Further example of ethnic heterogeneity within the Japanese population has been demonstrated by Yokoi et al, who investigated DPYD variants in 301 patients undergoing FP-based chemotherapy (among other exploratory gene variants).33 They found 15 DPYD variants, 7 of which were further evaluated in silico and were found to have probable pathogenic effects. Clinically, heterozygous carriers of each of these 7 variants developed grade 3 toxicities, including neutropaenia and/or diarrhoea and vomiting. Grade 3 toxicity incidence in the remaining wild-type cohort was 17%, 50/294.33 Yokoi identified that each pathogenic variant carrier was different and that this would pose an issue for pre-treatment screening panels in Japanese populations. Caucasian variants and others described within this review were also not detected in this Japanese cohort.
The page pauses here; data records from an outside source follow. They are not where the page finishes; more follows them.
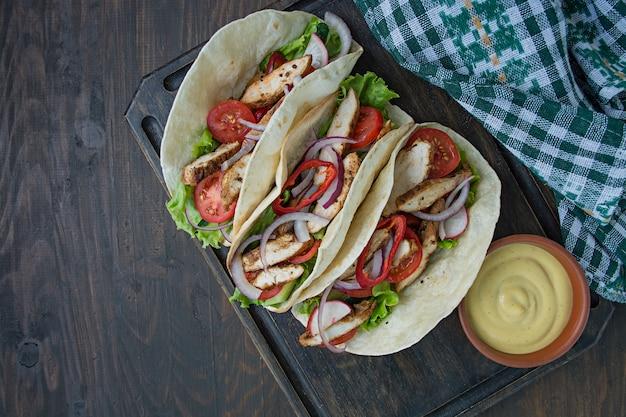 Мексиканское блюдо. тако с курицей и овощами крупным планом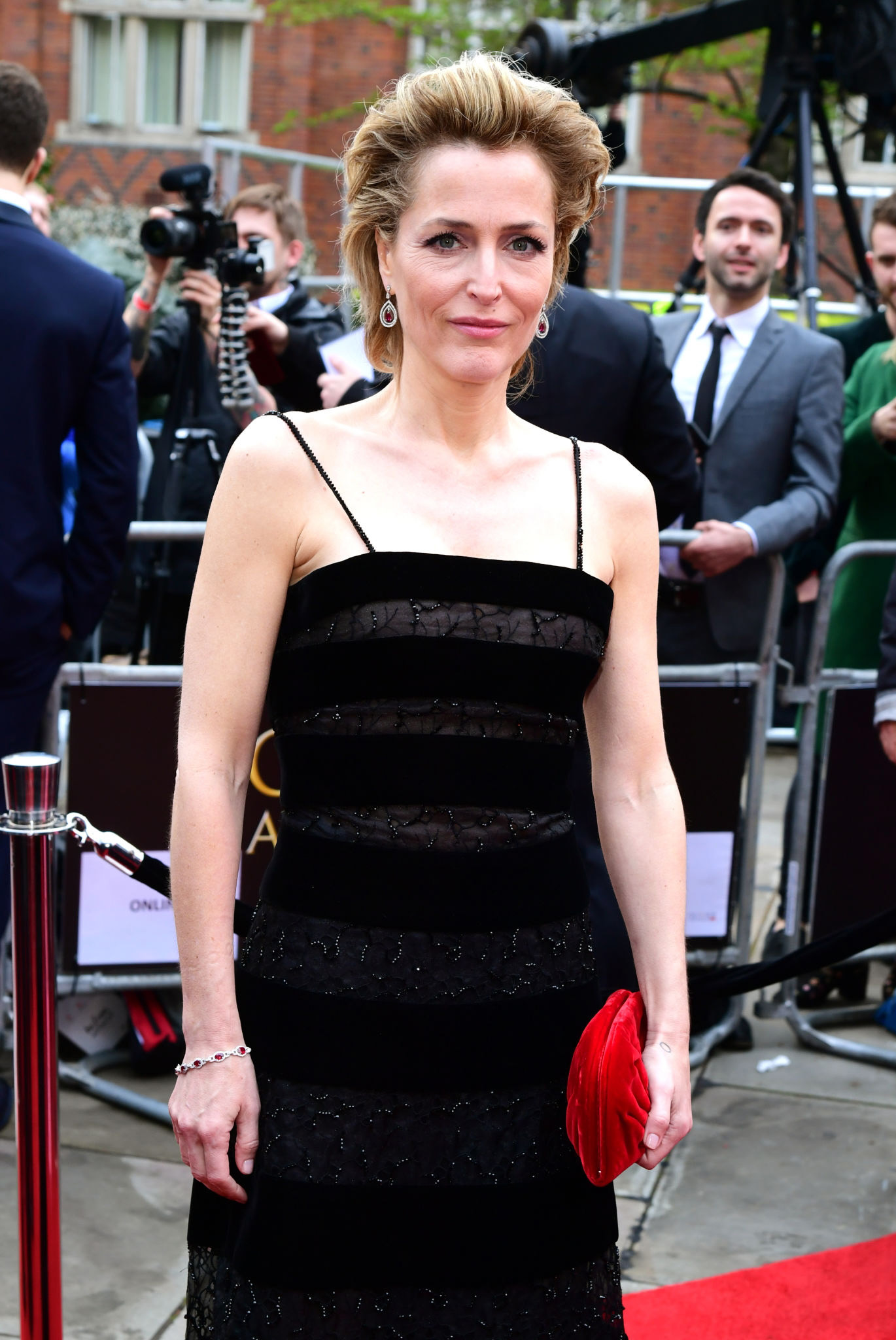 Gillian Anderson At The Olivier Awards Philiater1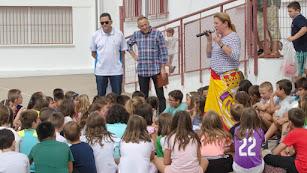 Tomás Roncero frente a numerosos alumnos del colegio cantoriano.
Linkage disequilibrium (LD) is the inheritance of alleles at closely situated loci occurring at a frequency that is higher than random chance, suggesting a non-random association.34 LD can be used to assist with gene mapping of ethnic groups. Maekawa et al investigated the linkage disequilibrium of DPYD variants and found strong LD between several novel variants (c.85T>C, c.496A>G and c.1627G>A) paired with lesser-known variants.31 While the clinical implications of these pairs are unclear, Maekawa illustrates that LD is present and possibly common in larger genes such as DPYD, further complicating the expected phenotypic effects of individual variants.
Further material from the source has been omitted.